## What you have to do
Find every line in the records that contains the word "penguin" and copy each of those lines in full. Count a line only if the capitalization matches.

BEGIN Task material

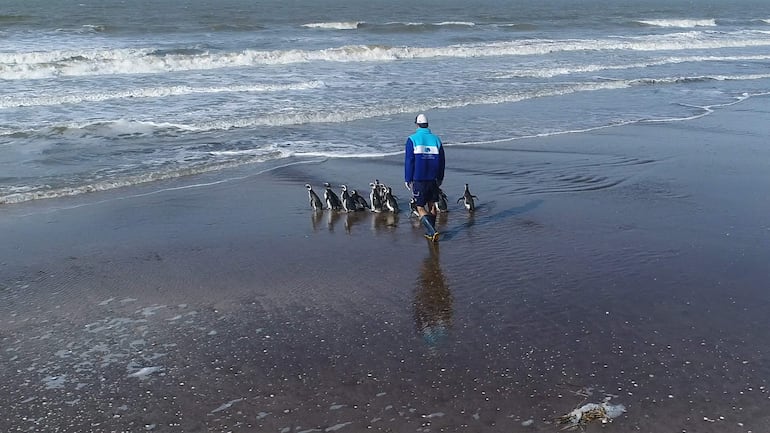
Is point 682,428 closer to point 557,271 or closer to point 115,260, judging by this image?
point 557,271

END Task material
BEGIN Task material

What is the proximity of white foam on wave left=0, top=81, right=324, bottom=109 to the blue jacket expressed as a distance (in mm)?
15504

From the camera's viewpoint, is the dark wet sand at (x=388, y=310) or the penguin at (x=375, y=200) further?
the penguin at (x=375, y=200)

END Task material

## Response below
From the camera's viewpoint, is the dark wet sand at (x=388, y=310) or the penguin at (x=375, y=200) further?
the penguin at (x=375, y=200)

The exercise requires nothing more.